## Exercise brief:
Take the entries below and reproduce them word for word.

Records excerpted from a collection:
....................

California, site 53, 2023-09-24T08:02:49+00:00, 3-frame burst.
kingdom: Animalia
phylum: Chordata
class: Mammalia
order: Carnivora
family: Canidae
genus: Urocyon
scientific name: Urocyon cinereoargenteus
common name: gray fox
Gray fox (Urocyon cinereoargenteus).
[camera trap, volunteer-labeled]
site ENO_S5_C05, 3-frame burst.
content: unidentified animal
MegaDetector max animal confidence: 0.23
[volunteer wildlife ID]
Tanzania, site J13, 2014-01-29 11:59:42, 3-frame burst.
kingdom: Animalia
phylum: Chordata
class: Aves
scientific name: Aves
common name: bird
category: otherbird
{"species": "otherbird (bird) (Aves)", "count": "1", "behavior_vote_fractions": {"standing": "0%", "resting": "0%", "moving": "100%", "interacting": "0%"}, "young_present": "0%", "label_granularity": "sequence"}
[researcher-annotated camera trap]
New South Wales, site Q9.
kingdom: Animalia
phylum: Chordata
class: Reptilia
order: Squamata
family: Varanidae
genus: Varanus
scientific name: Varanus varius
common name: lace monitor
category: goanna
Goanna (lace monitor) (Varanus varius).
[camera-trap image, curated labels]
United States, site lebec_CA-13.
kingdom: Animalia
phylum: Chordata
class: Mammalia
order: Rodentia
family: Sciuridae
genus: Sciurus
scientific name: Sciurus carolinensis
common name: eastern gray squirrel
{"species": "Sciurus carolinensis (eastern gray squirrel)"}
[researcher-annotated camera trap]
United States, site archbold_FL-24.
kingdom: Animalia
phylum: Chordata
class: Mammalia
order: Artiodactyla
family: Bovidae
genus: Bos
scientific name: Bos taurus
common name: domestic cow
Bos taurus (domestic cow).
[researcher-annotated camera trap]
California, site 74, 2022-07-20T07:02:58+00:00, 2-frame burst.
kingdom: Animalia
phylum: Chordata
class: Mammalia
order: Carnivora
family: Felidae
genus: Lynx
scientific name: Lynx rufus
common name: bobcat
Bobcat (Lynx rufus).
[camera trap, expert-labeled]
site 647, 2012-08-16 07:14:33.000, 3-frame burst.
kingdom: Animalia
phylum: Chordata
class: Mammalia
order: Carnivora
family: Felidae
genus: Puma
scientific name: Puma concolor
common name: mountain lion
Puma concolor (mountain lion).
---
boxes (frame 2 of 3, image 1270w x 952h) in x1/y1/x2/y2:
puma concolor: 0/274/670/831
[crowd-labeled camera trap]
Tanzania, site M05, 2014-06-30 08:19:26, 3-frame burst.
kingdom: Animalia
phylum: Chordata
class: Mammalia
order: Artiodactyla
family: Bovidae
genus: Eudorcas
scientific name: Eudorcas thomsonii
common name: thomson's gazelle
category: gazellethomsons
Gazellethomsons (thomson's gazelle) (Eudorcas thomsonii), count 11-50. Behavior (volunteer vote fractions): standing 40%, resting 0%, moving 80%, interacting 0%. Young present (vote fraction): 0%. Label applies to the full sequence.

....................

## Solution for this exercise:
California, site 53, 2023-09-24T08:02:49+00:00, 3-frame burst.
kingdom: Animalia
phylum: Chordata
class: Mammalia
order: Carnivora
family: Canidae
genus: Urocyon
scientific name: Urocyon cinereoargenteus
common name: gray fox
Gray fox (Urocyon cinereoargenteus).
[camera trap, volunteer-labeled]
site ENO_S5_C05, 3-frame burst.
content: unidentified animal
MegaDetector max animal confidence: 0.23
[volunteer wildlife ID]
Tanzania, site J13, 2014-01-29 11:59:42, 3-frame burst.
kingdom: Animalia
phylum: Chordata
class: Aves
scientific name: Aves
common name: bird
category: otherbird
{"species": "otherbird (bird) (Aves)", "count": "1", "behavior_vote_fractions": {"standing": "0%", "resting": "0%", "moving": "100%", "interacting": "0%"}, "young_present": "0%", "label_granularity": "sequence"}
[researcher-annotated camera trap]
New South Wales, site Q9.
kingdom: Animalia
phylum: Chordata
class: Reptilia
order: Squamata
family: Varanidae
genus: Varanus
scientific name: Varanus varius
common name: lace monitor
category: goanna
Goanna (lace monitor) (Varanus varius).
[camera-trap image, curated labels]
United States, site lebec_CA-13.
kingdom: Animalia
phylum: Chordata
class: Mammalia
order: Rodentia
family: Sciuridae
genus: Sciurus
scientific name: Sciurus carolinensis
common name: eastern gray squirrel
{"species": "Sciurus carolinensis (eastern gray squirrel)"}
[researcher-annotated camera trap]
United States, site archbold_FL-24.
kingdom: Animalia
phylum: Chordata
class: Mammalia
order: Artiodactyla
family: Bovidae
genus: Bos
scientific name: Bos taurus
common name: domestic cow
Bos taurus (domestic cow).
[researcher-annotated camera trap]
California, site 74, 2022-07-20T07:02:58+00:00, 2-frame burst.
kingdom: Animalia
phylum: Chordata
class: Mammalia
order: Carnivora
family: Felidae
genus: Lynx
scientific name: Lynx rufus
common name: bobcat
Bobcat (Lynx rufus).
[camera trap, expert-labeled]
site 647, 2012-08-16 07:14:33.000, 3-frame burst.
kingdom: Animalia
phylum: Chordata
class: Mammalia
order: Carnivora
family: Felidae
genus: Puma
scientific name: Puma concolor
common name: mountain lion
Puma concolor (mountain lion).
---
boxes (frame 2 of 3, image 1270w x 952h) in x1/y1/x2/y2:
puma concolor: 0/274/670/831
[crowd-labeled camera trap]
Tanzania, site M05, 2014-06-30 08:19:26, 3-frame burst.
kingdom: Animalia
phylum: Chordata
class: Mammalia
order: Artiodactyla
family: Bovidae
genus: Eudorcas
scientific name: Eudorcas thomsonii
common name: thomson's gazelle
category: gazellethomsons
Gazellethomsons (thomson's gazelle) (Eudorcas thomsonii), count 11-50. Behavior (volunteer vote fractions): standing 40%, resting 0%, moving 80%, interacting 0%. Young present (vote fraction): 0%. Label applies to the full sequence.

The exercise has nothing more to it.